- Todorov in 1972

Chairperson of the National Assembly
- In office 17 July 1990 – 2 October 1991
- Preceded by: Stanko Todorov
- Succeeded by: Stefan Savov

Chairman (President) of Bulgaria Acting
- In office 17 July 1990 – 1 August 1990
- Preceded by: Stanko Todorov (Acting)
- Succeeded by: Zhelyu Zhelev

Personal details
- Born: 6 June 1921 Varna, Kingdom of Bulgaria
- Died: 27 August 2003 (aged 82) Sofia, Bulgaria
- Party: Independent
- Other political affiliations: Communist Party (before 1990)
- Children: 3, including Maria
- Alma mater: Sofia University

= Nikolai Todorov =

Bulgarian historian and President of Bulgaria

Nikolai Todorov Todorov (Николай Тодоров Тодоров; 6 June 1921 – 27 August 2003) was a Bulgarian historian. In 1990, he briefly served as acting president of Bulgaria.

==Life and career==
Todorov was born in Varna and, as he noted himself, he was of Greek descent.

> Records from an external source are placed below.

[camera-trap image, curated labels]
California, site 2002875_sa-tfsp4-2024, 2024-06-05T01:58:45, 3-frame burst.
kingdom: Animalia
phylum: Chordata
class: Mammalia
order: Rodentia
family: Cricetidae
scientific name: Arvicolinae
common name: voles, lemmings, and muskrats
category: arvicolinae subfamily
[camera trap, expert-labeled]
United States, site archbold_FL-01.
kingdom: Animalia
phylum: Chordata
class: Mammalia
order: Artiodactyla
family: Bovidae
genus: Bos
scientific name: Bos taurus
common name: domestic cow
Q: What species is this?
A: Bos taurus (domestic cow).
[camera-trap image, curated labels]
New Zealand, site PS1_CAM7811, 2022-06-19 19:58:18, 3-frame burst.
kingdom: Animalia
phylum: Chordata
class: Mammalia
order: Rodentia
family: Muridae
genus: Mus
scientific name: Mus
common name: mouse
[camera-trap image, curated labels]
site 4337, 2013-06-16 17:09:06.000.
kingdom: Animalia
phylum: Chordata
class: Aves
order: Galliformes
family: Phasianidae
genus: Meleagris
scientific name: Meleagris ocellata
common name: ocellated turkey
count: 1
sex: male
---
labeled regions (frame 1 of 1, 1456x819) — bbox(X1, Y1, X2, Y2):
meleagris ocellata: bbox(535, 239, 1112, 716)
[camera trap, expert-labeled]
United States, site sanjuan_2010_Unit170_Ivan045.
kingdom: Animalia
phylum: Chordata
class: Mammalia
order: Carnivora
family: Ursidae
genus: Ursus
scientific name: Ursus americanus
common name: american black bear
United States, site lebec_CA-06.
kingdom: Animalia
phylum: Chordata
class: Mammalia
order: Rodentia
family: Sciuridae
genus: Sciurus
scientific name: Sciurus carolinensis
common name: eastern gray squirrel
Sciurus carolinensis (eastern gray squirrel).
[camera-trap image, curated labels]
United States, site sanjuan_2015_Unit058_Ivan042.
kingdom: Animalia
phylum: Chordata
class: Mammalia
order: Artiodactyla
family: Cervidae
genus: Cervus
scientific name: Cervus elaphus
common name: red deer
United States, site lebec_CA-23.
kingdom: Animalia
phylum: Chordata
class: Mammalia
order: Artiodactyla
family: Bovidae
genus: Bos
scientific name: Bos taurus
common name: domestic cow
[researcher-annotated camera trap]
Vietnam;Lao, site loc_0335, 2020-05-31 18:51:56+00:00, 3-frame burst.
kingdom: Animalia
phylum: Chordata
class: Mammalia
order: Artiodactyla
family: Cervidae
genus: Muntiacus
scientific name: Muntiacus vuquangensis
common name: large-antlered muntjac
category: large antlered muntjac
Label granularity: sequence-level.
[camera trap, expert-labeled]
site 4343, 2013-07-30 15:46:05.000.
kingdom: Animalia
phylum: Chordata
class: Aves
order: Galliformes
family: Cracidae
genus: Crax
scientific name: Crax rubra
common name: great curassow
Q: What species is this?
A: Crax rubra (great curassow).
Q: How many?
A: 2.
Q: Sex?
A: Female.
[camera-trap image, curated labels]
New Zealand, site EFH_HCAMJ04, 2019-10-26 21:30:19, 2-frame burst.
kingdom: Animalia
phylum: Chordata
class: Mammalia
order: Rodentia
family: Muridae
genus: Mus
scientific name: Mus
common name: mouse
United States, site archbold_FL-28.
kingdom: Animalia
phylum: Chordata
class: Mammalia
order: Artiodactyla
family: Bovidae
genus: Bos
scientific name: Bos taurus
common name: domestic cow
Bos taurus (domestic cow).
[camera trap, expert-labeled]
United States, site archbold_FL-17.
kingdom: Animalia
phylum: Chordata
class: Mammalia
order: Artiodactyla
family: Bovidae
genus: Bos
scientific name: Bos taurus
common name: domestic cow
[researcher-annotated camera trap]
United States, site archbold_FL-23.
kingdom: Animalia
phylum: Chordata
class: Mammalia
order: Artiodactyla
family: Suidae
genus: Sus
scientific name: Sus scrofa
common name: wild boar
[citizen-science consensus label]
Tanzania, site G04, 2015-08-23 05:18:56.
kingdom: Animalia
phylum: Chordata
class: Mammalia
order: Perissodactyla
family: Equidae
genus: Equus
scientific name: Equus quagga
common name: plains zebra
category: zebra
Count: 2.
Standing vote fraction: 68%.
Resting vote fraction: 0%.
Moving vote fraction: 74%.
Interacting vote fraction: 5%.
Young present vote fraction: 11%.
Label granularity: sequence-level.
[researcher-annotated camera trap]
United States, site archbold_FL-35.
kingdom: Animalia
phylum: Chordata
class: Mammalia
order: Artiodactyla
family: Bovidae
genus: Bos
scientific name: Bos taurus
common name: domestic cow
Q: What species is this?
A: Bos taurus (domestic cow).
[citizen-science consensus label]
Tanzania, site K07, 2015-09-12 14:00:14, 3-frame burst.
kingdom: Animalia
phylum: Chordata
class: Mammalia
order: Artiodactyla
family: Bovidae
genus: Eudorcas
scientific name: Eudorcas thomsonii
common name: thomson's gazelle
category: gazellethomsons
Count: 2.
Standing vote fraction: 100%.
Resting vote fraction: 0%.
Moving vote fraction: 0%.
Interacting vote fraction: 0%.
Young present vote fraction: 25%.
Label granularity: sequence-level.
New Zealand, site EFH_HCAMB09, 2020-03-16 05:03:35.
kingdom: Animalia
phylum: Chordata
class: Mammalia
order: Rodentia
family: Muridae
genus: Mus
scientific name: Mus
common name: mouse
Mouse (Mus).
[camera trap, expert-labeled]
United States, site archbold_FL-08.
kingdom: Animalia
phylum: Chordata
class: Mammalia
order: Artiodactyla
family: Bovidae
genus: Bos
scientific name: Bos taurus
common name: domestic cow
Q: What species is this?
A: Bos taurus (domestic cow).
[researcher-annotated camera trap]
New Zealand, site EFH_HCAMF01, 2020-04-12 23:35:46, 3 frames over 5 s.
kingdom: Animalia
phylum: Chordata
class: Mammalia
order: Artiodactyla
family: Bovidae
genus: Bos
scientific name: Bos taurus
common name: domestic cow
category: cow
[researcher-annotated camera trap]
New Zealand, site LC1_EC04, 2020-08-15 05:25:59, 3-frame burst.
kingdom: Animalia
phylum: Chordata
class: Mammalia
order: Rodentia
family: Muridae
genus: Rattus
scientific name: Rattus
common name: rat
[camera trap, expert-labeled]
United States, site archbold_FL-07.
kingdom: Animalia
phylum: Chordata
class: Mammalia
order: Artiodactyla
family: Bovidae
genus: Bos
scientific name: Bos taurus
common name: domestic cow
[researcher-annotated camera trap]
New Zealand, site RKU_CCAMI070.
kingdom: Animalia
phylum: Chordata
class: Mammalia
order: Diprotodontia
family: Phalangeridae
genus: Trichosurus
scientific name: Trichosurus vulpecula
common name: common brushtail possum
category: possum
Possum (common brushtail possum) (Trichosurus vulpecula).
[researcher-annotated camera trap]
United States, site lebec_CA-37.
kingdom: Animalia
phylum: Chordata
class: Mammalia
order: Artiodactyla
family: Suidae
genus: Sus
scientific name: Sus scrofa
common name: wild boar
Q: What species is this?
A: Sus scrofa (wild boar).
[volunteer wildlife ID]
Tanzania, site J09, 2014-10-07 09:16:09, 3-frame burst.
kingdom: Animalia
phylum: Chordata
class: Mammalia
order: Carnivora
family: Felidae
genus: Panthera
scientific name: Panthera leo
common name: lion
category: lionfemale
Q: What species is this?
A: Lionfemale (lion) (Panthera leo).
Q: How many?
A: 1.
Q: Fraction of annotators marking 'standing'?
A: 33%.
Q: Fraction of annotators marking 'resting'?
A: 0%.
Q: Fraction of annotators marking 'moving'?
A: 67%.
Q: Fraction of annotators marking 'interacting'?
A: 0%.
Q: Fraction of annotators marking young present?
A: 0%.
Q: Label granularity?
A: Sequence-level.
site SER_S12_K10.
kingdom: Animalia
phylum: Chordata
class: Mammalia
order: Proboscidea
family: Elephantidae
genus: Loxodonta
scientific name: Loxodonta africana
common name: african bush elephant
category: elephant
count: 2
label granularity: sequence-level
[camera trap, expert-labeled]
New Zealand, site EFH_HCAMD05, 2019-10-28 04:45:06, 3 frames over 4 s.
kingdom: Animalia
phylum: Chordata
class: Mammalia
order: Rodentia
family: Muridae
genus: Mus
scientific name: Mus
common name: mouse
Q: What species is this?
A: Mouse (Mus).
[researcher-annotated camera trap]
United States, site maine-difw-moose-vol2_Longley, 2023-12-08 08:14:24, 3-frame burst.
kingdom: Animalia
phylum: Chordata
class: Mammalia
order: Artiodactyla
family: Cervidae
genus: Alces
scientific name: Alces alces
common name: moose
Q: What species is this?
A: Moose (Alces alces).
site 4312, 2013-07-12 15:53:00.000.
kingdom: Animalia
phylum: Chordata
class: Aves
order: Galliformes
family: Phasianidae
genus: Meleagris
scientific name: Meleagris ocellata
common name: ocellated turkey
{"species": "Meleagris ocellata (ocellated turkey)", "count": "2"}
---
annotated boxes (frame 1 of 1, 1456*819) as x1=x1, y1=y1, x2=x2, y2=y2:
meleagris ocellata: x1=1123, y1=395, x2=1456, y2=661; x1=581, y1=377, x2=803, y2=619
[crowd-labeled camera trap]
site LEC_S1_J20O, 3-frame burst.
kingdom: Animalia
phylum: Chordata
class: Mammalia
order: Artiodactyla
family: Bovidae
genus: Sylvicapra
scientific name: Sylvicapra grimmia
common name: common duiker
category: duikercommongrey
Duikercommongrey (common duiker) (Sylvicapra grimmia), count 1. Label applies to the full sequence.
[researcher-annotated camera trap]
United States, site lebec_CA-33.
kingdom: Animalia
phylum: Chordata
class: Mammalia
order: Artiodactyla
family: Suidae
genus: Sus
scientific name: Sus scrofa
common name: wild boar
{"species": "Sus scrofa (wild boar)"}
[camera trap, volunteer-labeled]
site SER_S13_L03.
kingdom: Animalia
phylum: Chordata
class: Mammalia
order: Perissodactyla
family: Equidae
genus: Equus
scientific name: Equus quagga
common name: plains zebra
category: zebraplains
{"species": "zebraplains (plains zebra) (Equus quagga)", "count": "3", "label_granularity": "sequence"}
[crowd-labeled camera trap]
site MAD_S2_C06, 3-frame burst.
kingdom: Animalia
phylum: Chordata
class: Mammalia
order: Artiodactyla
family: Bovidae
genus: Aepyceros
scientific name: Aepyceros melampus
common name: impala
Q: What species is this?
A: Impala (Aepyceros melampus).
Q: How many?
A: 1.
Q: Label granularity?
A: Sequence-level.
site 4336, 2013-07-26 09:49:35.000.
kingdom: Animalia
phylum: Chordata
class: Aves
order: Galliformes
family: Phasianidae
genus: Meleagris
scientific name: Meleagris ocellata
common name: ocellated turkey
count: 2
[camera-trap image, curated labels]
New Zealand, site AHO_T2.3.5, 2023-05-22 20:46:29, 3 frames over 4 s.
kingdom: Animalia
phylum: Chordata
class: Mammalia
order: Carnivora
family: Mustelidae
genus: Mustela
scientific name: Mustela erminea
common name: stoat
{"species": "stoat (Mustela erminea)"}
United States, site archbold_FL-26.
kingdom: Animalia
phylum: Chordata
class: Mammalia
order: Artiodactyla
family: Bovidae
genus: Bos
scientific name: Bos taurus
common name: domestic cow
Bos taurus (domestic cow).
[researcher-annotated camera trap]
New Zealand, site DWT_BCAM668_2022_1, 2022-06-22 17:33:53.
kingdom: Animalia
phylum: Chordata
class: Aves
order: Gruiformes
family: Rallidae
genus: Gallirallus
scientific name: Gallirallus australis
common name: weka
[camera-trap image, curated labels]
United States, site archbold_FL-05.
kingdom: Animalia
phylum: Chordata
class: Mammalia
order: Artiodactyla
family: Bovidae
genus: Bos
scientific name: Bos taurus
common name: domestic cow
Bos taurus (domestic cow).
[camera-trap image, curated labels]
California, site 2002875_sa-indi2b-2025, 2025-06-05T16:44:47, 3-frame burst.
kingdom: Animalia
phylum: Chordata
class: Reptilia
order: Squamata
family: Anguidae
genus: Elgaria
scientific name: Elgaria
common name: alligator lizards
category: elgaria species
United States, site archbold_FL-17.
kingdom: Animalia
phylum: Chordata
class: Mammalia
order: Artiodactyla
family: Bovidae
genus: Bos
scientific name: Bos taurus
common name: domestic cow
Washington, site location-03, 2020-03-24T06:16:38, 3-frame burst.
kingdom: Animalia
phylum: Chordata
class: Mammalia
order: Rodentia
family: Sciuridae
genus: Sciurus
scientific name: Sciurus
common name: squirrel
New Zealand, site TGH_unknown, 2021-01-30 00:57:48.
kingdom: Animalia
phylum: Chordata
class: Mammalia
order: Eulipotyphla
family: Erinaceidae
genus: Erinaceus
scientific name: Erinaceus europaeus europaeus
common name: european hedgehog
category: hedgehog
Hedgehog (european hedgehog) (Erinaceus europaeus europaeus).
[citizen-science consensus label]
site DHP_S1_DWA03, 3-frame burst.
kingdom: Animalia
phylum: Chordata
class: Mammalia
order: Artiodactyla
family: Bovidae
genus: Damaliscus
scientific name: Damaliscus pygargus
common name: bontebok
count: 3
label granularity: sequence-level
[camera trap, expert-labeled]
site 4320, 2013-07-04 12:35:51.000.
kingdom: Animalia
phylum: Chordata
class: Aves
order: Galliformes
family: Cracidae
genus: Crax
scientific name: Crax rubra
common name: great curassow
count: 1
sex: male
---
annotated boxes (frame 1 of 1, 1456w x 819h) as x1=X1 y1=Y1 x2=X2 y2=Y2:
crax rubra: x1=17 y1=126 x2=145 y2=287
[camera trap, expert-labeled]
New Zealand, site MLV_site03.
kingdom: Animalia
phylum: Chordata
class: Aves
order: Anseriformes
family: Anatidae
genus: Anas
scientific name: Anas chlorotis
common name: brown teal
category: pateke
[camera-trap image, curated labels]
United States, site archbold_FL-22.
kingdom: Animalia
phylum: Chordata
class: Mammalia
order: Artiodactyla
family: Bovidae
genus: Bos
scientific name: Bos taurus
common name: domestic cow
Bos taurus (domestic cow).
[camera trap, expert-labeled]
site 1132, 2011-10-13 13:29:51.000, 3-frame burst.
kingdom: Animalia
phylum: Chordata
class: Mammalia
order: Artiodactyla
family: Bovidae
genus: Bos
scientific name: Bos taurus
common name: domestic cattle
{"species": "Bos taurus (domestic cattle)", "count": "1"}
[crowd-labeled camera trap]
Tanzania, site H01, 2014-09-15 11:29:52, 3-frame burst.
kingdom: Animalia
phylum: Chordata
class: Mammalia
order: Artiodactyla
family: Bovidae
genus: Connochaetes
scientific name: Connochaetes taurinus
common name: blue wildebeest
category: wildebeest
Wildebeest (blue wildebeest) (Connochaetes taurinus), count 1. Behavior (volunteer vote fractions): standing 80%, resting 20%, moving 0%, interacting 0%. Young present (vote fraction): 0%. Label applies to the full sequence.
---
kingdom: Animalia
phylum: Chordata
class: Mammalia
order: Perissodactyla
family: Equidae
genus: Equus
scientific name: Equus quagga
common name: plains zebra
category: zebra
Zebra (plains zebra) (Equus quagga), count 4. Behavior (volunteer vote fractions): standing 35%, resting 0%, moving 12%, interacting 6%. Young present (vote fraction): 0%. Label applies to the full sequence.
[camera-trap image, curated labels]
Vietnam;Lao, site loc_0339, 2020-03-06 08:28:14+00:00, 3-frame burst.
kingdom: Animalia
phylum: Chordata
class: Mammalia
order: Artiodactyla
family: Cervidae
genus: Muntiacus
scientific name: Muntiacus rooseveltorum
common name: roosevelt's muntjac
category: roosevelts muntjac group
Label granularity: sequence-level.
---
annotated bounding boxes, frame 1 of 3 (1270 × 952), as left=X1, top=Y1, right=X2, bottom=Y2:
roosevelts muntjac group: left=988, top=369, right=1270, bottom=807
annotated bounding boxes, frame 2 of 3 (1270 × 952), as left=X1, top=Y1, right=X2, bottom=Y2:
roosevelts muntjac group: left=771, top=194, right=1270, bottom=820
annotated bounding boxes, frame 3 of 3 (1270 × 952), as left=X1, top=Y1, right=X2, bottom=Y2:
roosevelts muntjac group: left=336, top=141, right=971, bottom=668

Todorov was inspired to go into politics after the trial of Traycho Kostov, whom he had shared a prison cell with during World War II. After a distinguished academic career, which included a position at the National and Kapodistrian University of Athens, he joined the Bulgarian Ministry of Foreign Affairs. He would later serve as the Bulgarian representative to UNESCO and the Bulgarian Ambassador to Greece (1978–1983). Following Bulgaria's departure from Communism, Todorov became Speaker of the National Assembly of Bulgaria, leading him to serve as acting president.

==Personal life==
Todorov was married with three children. He is the father of Maria Todorova, the author of Imagining the Balkans (1997).